Рассказывая детективную историю, Олтмен пишет историю кинематографа, отдавая должное дорогим теням и тому кино, которого уже не будет никогда. «Свадьба» начинается смертью одной из героинь, бабушки, роль которой исполнила легендарная Лиллиан Гиш,- нельзя не увидеть здесь грустного намека на смерть кино, случившуюся в разгар бесшабашного чужого веселья. «Игрок» заканчивается кадрами гения кино — Гриффита, входящего вместе с беременной женой в увитый розами дом. Последним фильмом Олтмена стала самая элегическая его картина — «Компаньоны». Это смешная и грустная история о том, как закрывают некогда популярную радиопередачу, потому что театр, в котором ее записывали, подлежит сносу, и ее участники собираются в последний раз, чтобы спеть самое любимое, а один из них не переживет этого дня.
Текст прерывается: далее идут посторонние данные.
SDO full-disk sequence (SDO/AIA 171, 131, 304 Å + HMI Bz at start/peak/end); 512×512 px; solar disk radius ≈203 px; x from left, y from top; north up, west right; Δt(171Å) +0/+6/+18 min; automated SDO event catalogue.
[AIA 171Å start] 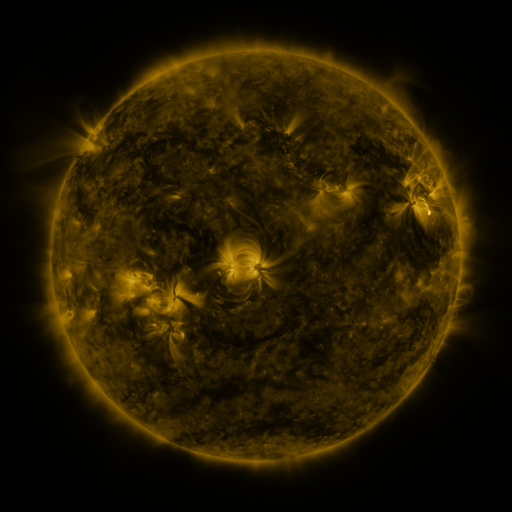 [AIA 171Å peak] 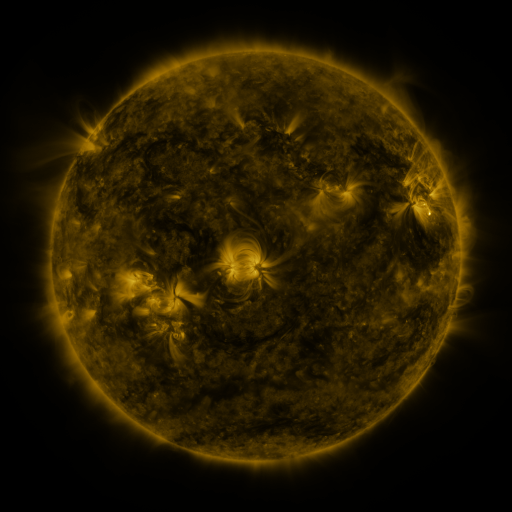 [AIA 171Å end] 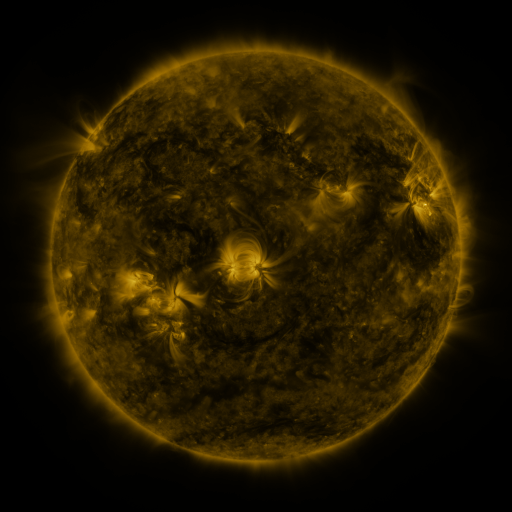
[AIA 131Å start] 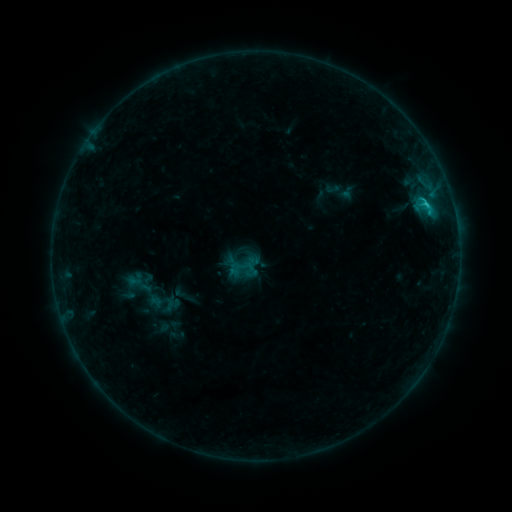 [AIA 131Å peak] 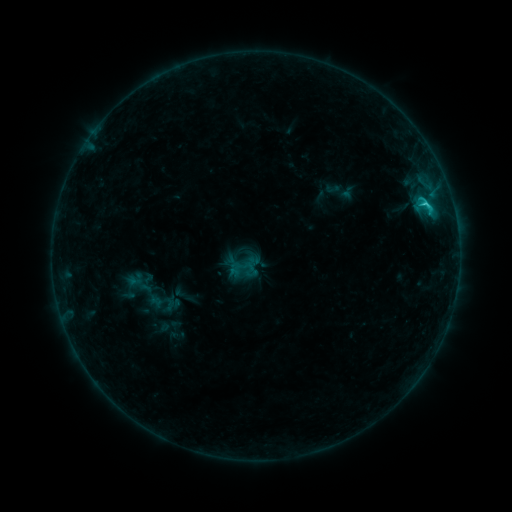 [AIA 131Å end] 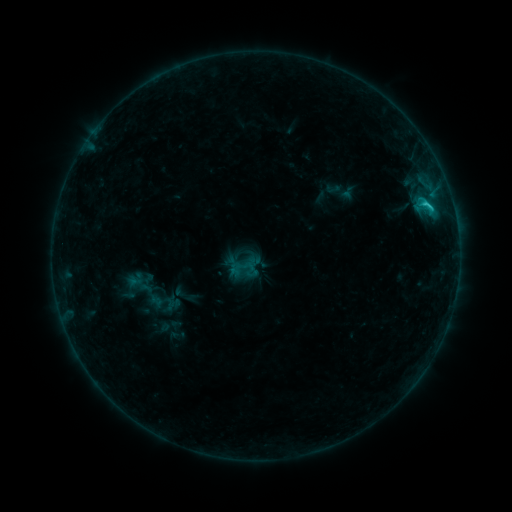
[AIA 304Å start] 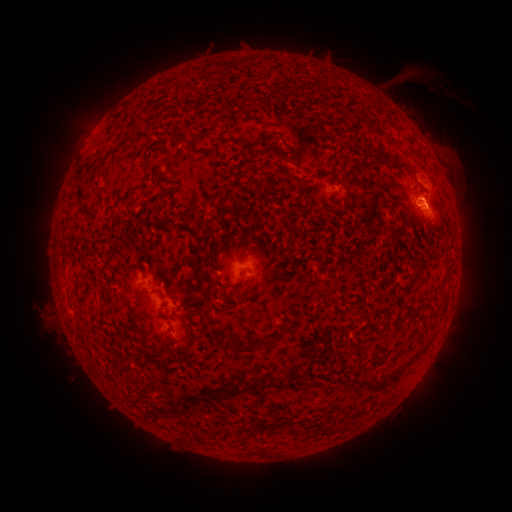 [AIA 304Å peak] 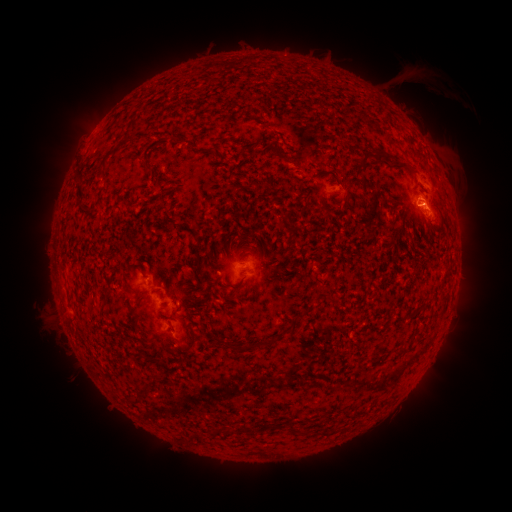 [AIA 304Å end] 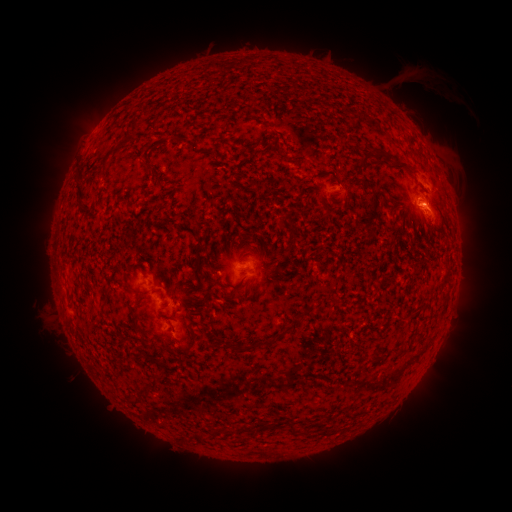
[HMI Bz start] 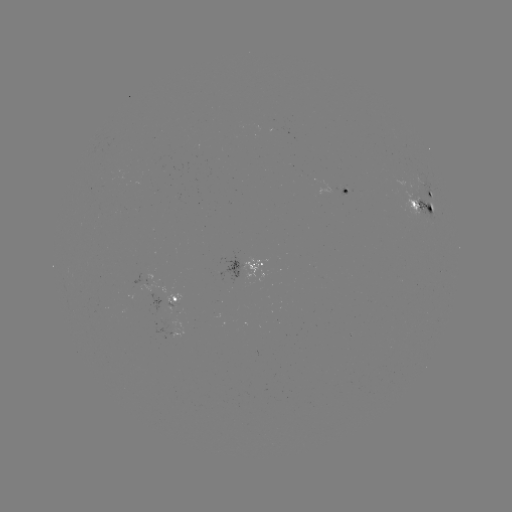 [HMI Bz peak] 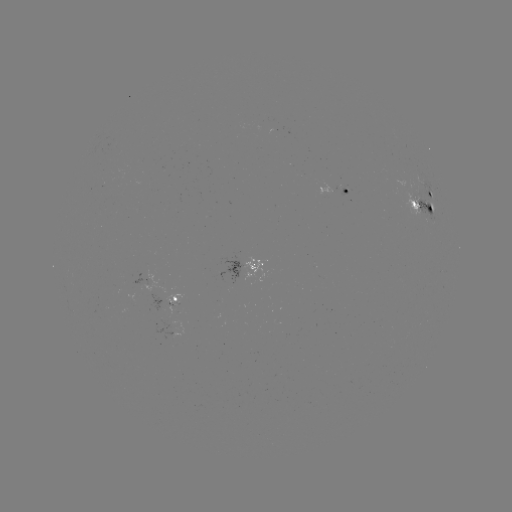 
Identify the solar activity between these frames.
C2.0 flare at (423, 204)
Как всегда, обращаясь к глубокой и болезненной теме, Олтмен насыщает пространство фильма множеством важных деталей и подробностей, дорогих его памяти. В фильме группа реально существующего человека Гаррисона Кейлора (который сам сыграл эту роль и был автором сценария) разыгрывает приключения из жизни частного детектива Гая Нуара (Кевин Клайн), как омаж старой радиодраме. Нуар — охранник группы, он зажигает сигареты простыми кухонными спичками, как некогда это делал Филип Марлоу в «Долгом прощании». И, конечно, очень важно присутствие в этом фильме любимой актрисы Олтмена Лили Томлин, снимавшейся в «Нэшвиле», «Игроке» и «Срезках». Театр, в котором происходит действие, называется «Фитцджералд», и тень писателя ощутимо витает в его стенах, что заставило критика Роджера Эберта вспомнить заключительную фразу из романа «Великий Гэтсби»: «Так мы и пытаемся плыть вперед, борясь с течением, а оно все сносит и сносит наши суденышки обратно в прошлое».
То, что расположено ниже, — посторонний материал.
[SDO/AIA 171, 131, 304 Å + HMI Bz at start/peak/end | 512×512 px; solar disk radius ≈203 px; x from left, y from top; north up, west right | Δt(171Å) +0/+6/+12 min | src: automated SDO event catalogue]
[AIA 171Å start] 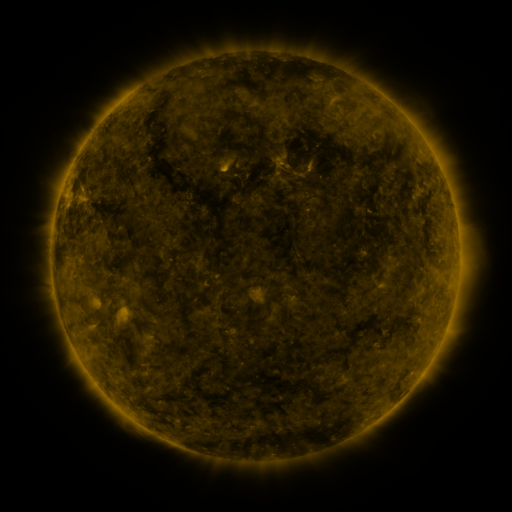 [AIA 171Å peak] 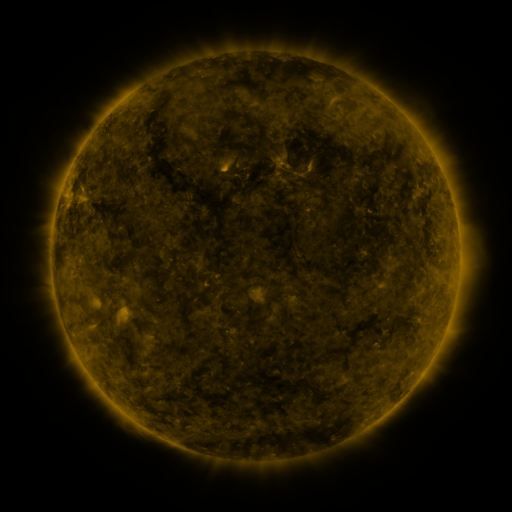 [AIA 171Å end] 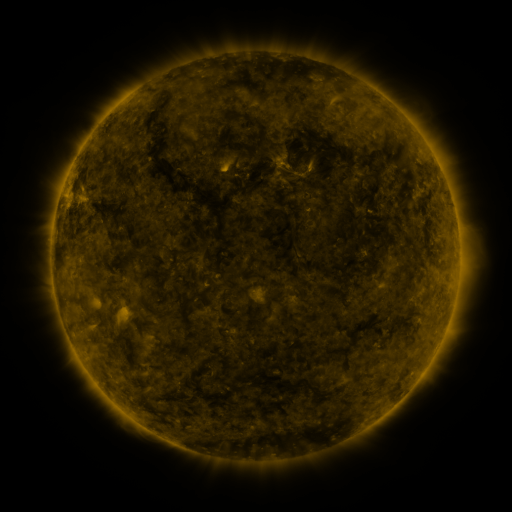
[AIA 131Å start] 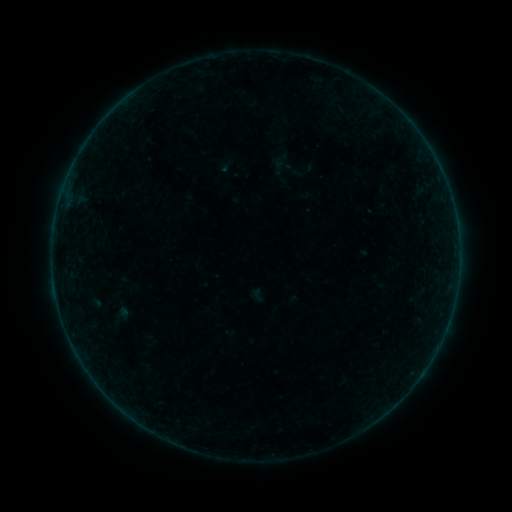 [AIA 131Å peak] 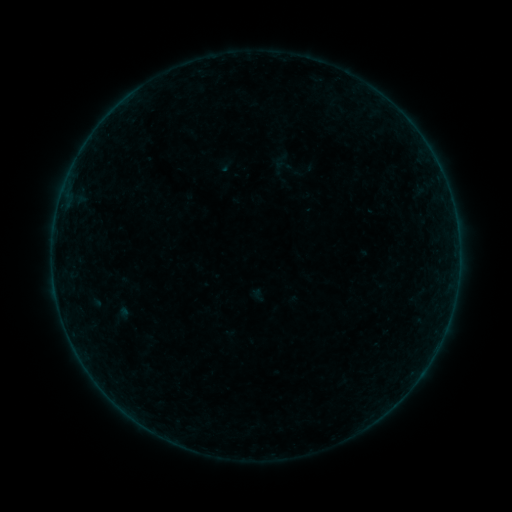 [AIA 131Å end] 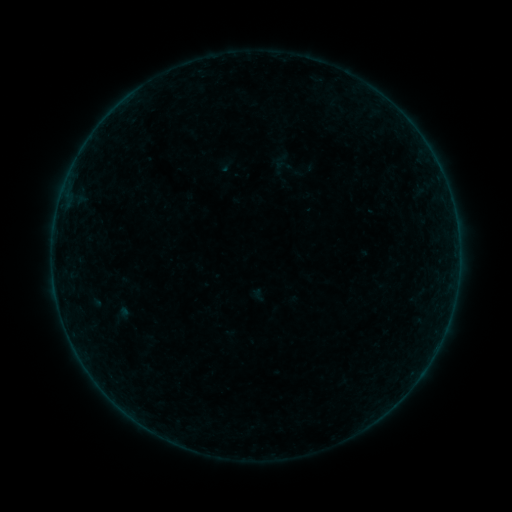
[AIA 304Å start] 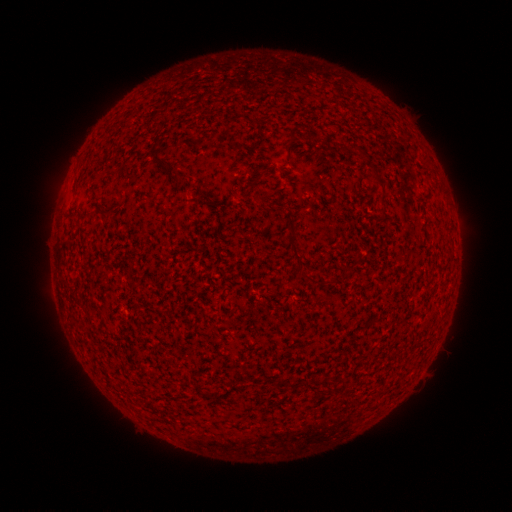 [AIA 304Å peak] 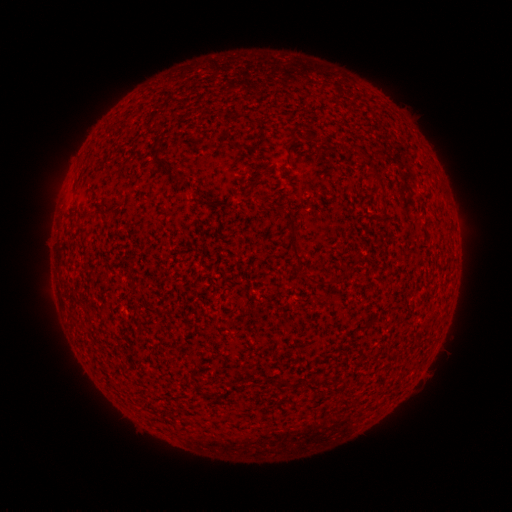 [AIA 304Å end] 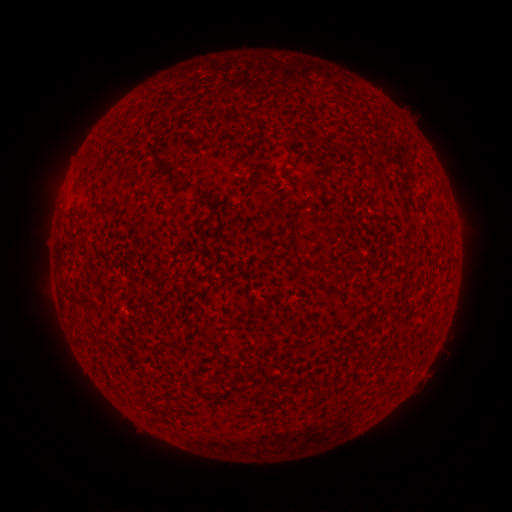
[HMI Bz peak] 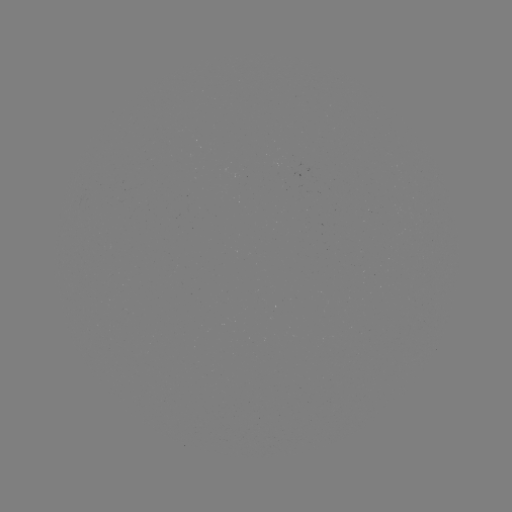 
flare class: B1.9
Для страховки на съемках «Компаньонов» в помощь восьмидесятилетнему режиссеру придали Пола Томаса Андерсона. (Конечно, не случайно выбрали именно автора «Магнолии», которого можно назвать первым наследником Олтмена.) А сам Олтмен в это время ставил в лондонском театре «Олд Вик» новую пьесу Артура Миллера «Блюз воскрешения» и уже задумывал новый фильм — «Ходовая часть» (Hands on a Hard Body), обещавшем стать самым остросюжетным и динамичным в числе его картин (сюжет — состязание шоферов грузовиков в Техасе). Он приступил к работе над ним, но закончить не успел. И теперь продюсеры сомневаются в возможности довести проект до конца, потому что это должен был быть фильм Роберта Олтмена, а замены ему нет.
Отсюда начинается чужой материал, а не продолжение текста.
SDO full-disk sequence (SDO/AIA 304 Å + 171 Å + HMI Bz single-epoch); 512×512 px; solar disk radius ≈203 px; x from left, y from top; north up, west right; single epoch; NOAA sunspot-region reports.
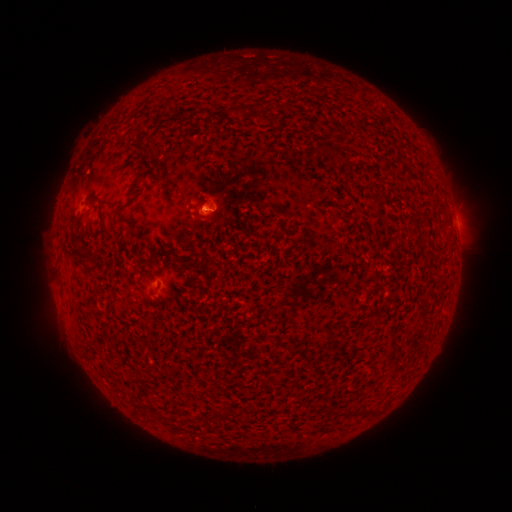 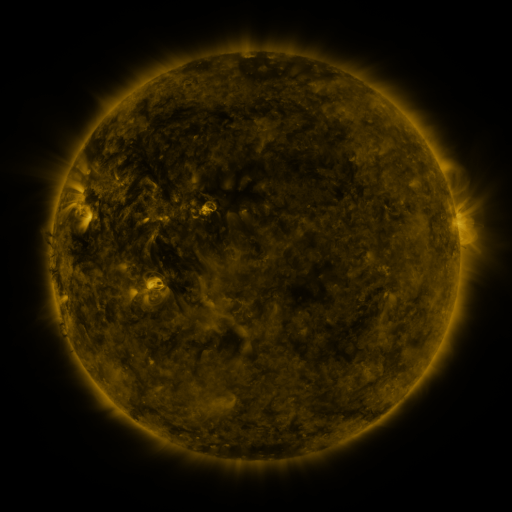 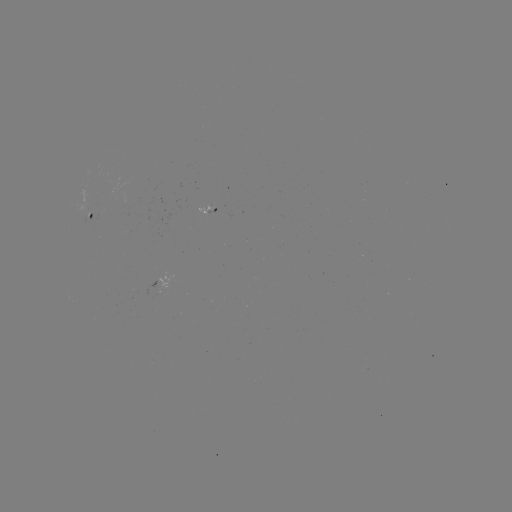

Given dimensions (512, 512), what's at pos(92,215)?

1 В «Готовом платье» Олтмен срывает респектабельные личины с трех гламурных дам, редакторш модных журналов. Фотограф Майло О?Бреннигэм делает их разоблачающие скандальные снимки, причем одна из этих дам похищает негативы. В «Госфорд-парке» оказывается, что многие слуги гораздо счастливее, а главное, побогаче своих хозяев и могут позволить себе то, чего не могут господа. Пронырливый Генри-американец, переспав с сексуально озабоченной леди Сильвией, решил, что перешел в другую категорию и самодовольно расположился в гостиной, требуя кофе. И получил — слуга якобы нечаянно под хохот гостей опрокинул ему горячий кофе прямо на причинное место.
2 В отношении к деньгам Олтмен остался приверженцем идеологии эпохи бунтов. «Сегодня в кинобизнесе заправляют бухгалтеры, которые, получив 40 миллиардов кассы, плюют на то, что загубили всю киноиндустрию, — говорил он. — Да и вся западная христианская цивилизация погрязла в комфортабельном самодовольстве, ей нет никакого дела до остального мира. Нет у нас благородства. Сама идея платить какому-нибудь топ-менеджеру по 40 миллионов в год непристойна. Приятно, конечно, нежится на шелковых простынях и тому подобное, но уж слишком сильны различия в нашем обществе, и на этом фоне роскошь выглядит не только избыточной, но и бессмысленной».